Temple’s classification for cheerleading means that despite first- and second-place finishes at the past two UCA Championships respectively, they must operate outside of NCAA guidelines. While they bring home trophies to North Broad Street, they can’t get scholarships, stipends for meal plans, housing or even access to the Athlete Tutoring Center.
“That’s a great question, I don’t know,” said Scott Walcoff, Temple’s Senior Associate Athletic Director, when asked about the reasoning behind Temple’s status within the Athletic Department. “They’re not a recognized NCAA Sport, but in a lot of college Athletic Departments like ours; they still fall under the Athletic Department’s umbrella because they do so much to support them.”
“From a budget standpoint, I guarantee you that these other programs at P5 schools have bigger budgets than we do,” Walcoff noted. “Scholarships are a big part of that, these other schools can go out and recruit cheerleaders or dance team members; we don’t have scholarships to offer people.”
“That’s why I was so impressed with the performance that both teams had, because of their lack of resources compared to some of those other teams they were sharing the stage with, and/or finished higher than,” Walcoff added. “That really is a testament to the coaches we have here, and the coaches as well.”

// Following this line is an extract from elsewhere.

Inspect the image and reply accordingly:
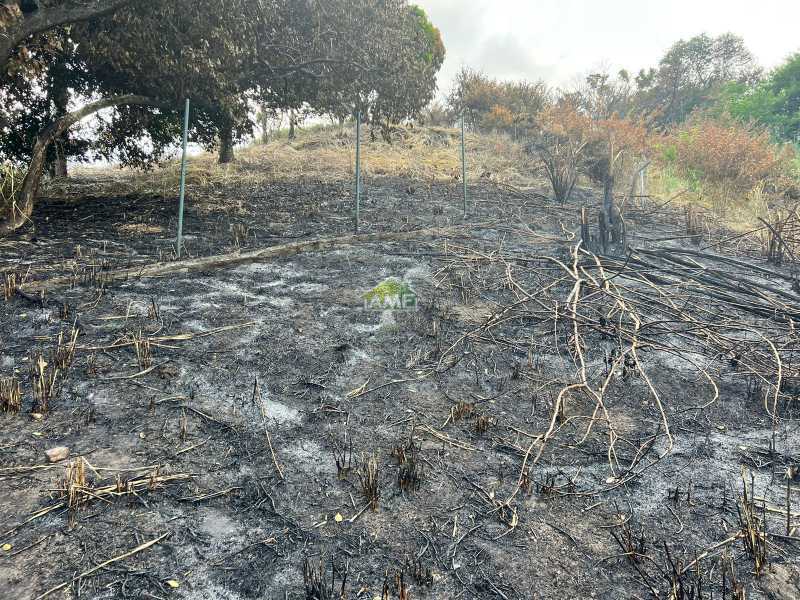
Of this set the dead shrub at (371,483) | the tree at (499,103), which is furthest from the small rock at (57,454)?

The team’s extensive appearance list ranges from Temple basketball and football games to sometimes cheering on Broad Street Run competitors. A normal practice and conditioning schedule totals at least 10 hours a week. During the winter and holiday break, when most students are home relaxing, Temple Cheerleading endures eight hour practice sessions.

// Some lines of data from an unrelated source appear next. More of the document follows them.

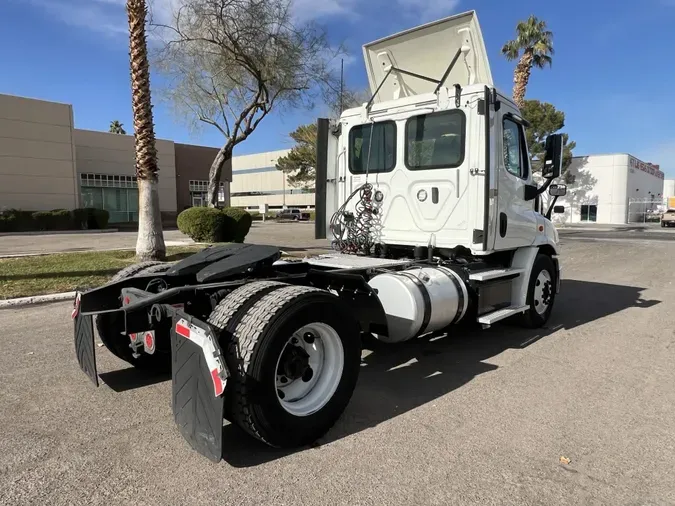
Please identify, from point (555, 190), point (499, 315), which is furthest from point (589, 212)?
point (499, 315)

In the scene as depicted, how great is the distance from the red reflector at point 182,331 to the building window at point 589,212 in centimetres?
5710

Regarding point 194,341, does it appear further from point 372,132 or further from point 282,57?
point 282,57

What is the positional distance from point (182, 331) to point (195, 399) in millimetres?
425

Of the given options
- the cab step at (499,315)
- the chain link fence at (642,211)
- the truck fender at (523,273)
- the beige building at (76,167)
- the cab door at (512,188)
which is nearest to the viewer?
the cab step at (499,315)

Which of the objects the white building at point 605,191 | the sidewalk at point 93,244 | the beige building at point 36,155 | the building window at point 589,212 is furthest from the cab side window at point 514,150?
the building window at point 589,212

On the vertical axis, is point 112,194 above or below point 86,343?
above

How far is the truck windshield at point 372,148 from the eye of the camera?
609cm

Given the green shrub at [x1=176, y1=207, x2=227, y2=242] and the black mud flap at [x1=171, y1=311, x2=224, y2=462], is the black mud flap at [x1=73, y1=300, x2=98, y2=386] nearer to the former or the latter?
the black mud flap at [x1=171, y1=311, x2=224, y2=462]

COVID-19 also took a toll on the team heading up to Orlando. The outbreak hit the team during their curtailed winter break.
“We have 20 girls in our traditional routine, 30 girls in our game day routine, and 40 people overall on the cheer team,” Manson said. “Out of the first 20, there were only eight people left. Out of the first 30, maybe 15 [left]. So genuinely half our people had Covid.”

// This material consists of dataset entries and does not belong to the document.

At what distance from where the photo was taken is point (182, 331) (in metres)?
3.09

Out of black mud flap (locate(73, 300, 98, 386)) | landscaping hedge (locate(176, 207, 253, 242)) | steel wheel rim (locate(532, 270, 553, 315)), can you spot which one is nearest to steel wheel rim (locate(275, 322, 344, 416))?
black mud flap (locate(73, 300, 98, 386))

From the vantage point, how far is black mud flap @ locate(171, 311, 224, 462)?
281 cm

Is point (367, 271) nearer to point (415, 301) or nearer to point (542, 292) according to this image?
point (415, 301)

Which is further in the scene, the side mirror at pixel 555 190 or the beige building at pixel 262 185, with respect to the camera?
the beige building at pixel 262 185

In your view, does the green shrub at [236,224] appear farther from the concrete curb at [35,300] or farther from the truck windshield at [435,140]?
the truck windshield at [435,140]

Komosinski garnered further credit for the team’s resilience in the face of this challenge. Various injuries to key performers coincided with the pandemic’s effects.
“We were able to overcome it because of our coach,” Moppert said. “She’s amazing and she’s always thinking ahead of the game.”
“I think because she’s always making sure that the next person up is ready to go, we were able to fill the base spot,” Moppert added. “Also, we were able to motivate each other as a team when coming back from half of the squad having COVID and not being able to practice.”
Amidst all they achieve on the mats, the team simply wants an adequate respect level to go with it.
“We are athletes, just like any other sports team,” Soriano said. “I just hope that by listening and educating ourselves hopefully more and more people start to come around and realize that.”